Locate the line containing "As this image", then please write out that line and all the lines below it in the entries exactly.

::: Data rows

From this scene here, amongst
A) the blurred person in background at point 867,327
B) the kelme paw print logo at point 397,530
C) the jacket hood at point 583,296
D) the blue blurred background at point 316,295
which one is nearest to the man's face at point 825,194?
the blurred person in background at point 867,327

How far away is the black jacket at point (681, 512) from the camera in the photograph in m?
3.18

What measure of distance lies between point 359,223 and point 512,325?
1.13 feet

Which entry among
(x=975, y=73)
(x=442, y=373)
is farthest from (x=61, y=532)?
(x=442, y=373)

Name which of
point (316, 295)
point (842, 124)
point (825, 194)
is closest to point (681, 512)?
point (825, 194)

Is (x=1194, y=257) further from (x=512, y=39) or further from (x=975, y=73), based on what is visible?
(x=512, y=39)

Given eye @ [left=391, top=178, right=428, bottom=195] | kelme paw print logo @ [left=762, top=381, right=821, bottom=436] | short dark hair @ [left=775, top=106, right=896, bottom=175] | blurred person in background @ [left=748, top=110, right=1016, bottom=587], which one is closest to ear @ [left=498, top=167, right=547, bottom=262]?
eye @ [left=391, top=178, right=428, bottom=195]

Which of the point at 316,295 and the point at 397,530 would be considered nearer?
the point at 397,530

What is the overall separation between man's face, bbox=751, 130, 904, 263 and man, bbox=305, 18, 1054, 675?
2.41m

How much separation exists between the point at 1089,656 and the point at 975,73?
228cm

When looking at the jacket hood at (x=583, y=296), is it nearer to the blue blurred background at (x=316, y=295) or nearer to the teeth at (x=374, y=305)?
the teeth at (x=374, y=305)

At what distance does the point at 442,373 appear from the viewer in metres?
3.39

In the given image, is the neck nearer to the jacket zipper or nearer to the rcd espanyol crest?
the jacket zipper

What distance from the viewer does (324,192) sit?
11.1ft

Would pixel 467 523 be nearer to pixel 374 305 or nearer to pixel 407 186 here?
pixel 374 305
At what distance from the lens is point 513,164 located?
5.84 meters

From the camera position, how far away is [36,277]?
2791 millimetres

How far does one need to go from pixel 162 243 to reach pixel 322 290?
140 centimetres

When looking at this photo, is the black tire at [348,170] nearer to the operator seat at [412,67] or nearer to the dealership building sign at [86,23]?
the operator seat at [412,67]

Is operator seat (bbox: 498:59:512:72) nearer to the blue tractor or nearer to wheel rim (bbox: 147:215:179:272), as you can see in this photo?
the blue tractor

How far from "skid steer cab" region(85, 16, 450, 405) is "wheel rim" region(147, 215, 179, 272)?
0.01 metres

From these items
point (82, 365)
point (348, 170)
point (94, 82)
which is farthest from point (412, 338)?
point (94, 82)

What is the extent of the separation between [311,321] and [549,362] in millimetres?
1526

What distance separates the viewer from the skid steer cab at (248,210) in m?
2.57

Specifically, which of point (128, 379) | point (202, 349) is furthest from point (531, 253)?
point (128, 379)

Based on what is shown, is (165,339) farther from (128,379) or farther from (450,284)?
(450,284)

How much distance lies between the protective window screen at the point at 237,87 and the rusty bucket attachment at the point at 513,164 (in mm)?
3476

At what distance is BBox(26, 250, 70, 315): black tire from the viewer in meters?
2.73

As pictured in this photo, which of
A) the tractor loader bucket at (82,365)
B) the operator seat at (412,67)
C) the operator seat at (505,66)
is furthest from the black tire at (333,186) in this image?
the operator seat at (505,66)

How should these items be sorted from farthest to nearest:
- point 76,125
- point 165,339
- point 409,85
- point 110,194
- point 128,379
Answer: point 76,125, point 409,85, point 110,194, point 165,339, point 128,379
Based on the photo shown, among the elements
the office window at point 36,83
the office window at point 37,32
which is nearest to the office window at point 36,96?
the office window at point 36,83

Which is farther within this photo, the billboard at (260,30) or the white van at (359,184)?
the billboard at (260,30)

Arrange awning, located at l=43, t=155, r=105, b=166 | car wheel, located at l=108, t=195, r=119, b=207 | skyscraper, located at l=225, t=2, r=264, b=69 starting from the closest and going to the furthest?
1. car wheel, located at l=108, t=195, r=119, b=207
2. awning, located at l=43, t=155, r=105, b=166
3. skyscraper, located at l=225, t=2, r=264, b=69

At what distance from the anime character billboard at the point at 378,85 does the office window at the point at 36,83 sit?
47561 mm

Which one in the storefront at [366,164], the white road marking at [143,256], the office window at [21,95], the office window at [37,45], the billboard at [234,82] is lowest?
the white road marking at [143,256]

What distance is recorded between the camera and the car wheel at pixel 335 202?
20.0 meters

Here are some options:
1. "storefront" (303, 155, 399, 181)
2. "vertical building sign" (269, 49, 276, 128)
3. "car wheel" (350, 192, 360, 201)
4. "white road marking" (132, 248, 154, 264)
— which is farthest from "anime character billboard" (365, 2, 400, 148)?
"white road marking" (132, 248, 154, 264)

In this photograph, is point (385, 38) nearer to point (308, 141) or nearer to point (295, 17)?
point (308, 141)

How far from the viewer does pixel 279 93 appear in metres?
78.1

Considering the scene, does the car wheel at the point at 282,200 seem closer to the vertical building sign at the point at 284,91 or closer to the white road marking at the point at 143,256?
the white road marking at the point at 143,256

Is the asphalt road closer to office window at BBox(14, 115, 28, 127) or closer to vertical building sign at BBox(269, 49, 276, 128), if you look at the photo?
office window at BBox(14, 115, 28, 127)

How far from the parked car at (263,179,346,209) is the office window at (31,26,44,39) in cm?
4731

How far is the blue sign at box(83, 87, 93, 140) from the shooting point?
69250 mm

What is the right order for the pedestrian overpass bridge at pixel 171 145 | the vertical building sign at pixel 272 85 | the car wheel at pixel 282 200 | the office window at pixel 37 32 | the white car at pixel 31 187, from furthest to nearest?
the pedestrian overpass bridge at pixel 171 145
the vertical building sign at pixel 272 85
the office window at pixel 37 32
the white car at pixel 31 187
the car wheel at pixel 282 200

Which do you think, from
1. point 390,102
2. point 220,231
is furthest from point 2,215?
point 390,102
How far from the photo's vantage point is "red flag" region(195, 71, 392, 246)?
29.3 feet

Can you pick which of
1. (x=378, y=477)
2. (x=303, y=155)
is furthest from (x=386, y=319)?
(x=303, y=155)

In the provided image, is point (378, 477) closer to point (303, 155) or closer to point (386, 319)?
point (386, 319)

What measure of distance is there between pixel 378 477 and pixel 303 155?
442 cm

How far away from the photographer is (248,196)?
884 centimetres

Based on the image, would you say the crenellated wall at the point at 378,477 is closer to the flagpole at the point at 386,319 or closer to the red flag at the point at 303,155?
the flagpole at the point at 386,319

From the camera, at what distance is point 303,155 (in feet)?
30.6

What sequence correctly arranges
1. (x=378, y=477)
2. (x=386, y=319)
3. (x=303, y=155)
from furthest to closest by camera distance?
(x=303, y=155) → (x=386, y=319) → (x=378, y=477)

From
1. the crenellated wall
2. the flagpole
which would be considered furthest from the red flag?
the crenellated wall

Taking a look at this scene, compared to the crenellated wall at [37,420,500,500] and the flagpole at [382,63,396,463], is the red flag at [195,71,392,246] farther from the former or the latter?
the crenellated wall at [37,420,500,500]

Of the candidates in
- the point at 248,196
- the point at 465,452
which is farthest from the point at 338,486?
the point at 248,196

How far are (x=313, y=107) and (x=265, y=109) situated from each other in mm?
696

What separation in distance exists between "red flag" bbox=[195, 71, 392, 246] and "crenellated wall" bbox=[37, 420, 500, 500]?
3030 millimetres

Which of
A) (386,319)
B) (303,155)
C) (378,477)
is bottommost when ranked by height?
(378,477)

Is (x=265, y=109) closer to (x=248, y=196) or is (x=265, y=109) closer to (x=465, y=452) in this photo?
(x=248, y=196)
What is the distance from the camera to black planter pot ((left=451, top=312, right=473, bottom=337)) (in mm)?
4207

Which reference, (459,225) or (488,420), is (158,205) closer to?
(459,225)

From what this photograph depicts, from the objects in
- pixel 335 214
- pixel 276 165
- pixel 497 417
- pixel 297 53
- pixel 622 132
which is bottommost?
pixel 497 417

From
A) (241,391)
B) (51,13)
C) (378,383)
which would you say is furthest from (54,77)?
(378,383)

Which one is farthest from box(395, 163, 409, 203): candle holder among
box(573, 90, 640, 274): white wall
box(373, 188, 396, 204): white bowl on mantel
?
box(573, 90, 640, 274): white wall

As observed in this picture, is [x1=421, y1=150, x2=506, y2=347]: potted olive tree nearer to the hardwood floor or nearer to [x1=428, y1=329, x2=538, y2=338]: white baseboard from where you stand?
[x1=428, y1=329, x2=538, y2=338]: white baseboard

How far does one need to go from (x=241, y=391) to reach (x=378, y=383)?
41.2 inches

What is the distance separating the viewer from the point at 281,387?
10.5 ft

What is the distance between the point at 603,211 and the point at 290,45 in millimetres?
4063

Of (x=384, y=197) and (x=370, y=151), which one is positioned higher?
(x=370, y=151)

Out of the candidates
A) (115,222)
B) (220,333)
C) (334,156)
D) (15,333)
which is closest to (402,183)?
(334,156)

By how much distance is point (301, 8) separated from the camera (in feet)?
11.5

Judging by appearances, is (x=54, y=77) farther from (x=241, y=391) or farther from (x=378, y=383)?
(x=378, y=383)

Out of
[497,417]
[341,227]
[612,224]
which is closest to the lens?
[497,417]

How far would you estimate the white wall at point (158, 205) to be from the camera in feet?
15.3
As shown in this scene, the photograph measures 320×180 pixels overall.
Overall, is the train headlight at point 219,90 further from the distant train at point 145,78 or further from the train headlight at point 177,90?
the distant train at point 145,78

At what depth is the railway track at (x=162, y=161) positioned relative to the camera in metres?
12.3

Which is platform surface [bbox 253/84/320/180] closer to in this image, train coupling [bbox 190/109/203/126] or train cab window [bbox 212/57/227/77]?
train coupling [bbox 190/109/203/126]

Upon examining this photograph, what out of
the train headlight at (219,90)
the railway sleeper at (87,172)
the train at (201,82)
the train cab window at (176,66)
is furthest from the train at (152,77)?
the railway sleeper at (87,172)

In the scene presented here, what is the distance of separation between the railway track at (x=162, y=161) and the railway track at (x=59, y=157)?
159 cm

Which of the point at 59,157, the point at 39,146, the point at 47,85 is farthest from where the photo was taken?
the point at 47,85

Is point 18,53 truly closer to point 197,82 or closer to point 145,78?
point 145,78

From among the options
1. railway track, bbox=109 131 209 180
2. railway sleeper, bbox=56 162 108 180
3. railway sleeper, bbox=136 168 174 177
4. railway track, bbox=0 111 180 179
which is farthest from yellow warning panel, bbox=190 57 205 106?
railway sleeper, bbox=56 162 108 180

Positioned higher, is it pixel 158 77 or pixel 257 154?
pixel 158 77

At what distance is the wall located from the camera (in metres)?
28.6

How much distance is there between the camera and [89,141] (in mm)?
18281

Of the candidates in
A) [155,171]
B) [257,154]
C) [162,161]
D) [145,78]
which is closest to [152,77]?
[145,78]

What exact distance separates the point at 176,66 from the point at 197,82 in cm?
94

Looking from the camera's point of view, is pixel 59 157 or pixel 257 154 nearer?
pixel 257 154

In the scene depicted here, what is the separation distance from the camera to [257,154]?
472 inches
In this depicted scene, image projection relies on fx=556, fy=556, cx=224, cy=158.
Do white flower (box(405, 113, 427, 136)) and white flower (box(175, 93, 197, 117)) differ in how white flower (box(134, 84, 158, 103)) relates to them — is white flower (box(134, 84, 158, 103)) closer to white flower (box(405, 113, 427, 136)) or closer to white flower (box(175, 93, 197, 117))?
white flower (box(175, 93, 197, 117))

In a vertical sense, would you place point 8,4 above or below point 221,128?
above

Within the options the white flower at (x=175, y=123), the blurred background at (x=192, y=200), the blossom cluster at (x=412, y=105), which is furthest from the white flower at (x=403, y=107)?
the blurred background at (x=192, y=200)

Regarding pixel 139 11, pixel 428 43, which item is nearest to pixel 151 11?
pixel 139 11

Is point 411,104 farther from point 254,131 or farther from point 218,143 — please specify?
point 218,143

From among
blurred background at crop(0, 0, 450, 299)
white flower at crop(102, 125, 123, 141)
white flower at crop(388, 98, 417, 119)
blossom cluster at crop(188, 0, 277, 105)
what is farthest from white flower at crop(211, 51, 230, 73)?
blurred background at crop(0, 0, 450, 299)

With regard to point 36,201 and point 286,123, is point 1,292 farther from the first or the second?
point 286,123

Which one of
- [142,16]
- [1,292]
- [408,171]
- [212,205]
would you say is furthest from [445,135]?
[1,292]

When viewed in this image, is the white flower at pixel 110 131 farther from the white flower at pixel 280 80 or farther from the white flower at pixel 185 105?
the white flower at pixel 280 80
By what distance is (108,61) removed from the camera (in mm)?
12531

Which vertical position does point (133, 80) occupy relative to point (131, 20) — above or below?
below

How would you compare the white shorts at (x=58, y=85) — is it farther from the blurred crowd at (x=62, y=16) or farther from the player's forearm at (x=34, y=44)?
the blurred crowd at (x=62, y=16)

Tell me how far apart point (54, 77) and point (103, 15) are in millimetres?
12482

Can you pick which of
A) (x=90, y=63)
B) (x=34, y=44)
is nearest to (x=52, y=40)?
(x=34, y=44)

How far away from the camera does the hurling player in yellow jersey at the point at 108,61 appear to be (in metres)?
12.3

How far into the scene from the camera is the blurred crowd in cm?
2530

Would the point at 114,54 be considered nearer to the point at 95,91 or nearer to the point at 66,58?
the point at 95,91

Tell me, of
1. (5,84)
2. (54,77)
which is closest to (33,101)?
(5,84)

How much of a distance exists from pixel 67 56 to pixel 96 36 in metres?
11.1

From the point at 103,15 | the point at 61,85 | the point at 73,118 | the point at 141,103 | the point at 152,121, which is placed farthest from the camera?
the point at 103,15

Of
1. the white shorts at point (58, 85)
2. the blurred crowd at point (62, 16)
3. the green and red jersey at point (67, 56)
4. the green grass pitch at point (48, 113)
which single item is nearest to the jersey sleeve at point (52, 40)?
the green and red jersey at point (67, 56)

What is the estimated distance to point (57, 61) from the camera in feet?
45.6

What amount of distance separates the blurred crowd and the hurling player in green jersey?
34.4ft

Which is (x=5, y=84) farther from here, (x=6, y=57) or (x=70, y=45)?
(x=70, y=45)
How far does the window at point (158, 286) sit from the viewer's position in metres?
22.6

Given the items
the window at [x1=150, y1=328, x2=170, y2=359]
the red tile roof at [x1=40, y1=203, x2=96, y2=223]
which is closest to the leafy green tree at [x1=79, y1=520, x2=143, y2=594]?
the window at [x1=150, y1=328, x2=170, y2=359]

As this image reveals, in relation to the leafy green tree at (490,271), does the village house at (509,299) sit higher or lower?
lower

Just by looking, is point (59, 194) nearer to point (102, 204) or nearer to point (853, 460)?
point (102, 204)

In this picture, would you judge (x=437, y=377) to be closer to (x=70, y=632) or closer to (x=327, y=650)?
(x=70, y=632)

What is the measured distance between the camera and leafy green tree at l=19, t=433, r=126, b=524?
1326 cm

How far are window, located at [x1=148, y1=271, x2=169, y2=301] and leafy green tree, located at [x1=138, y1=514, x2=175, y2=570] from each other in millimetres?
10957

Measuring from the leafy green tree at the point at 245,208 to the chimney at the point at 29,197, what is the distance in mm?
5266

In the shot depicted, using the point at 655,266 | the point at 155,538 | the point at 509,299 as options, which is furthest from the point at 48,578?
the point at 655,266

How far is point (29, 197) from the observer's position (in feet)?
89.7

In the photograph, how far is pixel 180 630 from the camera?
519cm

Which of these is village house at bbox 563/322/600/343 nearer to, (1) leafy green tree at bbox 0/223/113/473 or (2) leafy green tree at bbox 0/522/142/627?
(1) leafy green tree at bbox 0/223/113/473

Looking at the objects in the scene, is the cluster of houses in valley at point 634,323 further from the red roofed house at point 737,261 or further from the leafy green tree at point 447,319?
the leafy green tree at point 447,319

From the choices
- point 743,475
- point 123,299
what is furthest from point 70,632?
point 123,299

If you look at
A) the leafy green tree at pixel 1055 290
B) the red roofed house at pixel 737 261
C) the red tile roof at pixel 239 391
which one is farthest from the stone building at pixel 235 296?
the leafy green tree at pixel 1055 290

::::::

◆ The reply:
As this image reveals, in relation to the leafy green tree at (490,271), does the village house at (509,299) sit higher or lower?
lower

Just by looking, is point (59, 194) nearer to point (102, 204) or nearer to point (853, 460)?
point (102, 204)

In this picture, would you judge (x=437, y=377) to be closer to (x=70, y=632) or closer to (x=327, y=650)?
(x=70, y=632)

What is the measured distance between the camera and leafy green tree at l=19, t=433, r=126, b=524?
1326 cm

How far are window, located at [x1=148, y1=271, x2=169, y2=301] and leafy green tree, located at [x1=138, y1=514, x2=175, y2=570] from each other in millimetres?
10957

Measuring from the leafy green tree at the point at 245,208 to the chimney at the point at 29,197, what is the distance in mm?
5266

In the shot depicted, using the point at 655,266 | the point at 155,538 | the point at 509,299 as options, which is furthest from the point at 48,578?
the point at 655,266

How far is point (29, 197) from the observer's position (in feet)?
89.7

In the photograph, how far is pixel 180 630 from the camera?
519cm

Which of these is village house at bbox 563/322/600/343 nearer to, (1) leafy green tree at bbox 0/223/113/473 or (2) leafy green tree at bbox 0/522/142/627?
(1) leafy green tree at bbox 0/223/113/473

Looking at the objects in the scene, is the cluster of houses in valley at point 634,323 further from the red roofed house at point 737,261 or further from the leafy green tree at point 447,319?
the leafy green tree at point 447,319

From the choices
- point 743,475
- point 123,299
what is furthest from point 70,632?
point 123,299

If you look at
A) the leafy green tree at pixel 1055 290
B) the red roofed house at pixel 737 261
C) the red tile roof at pixel 239 391
which one is farthest from the stone building at pixel 235 296?
the leafy green tree at pixel 1055 290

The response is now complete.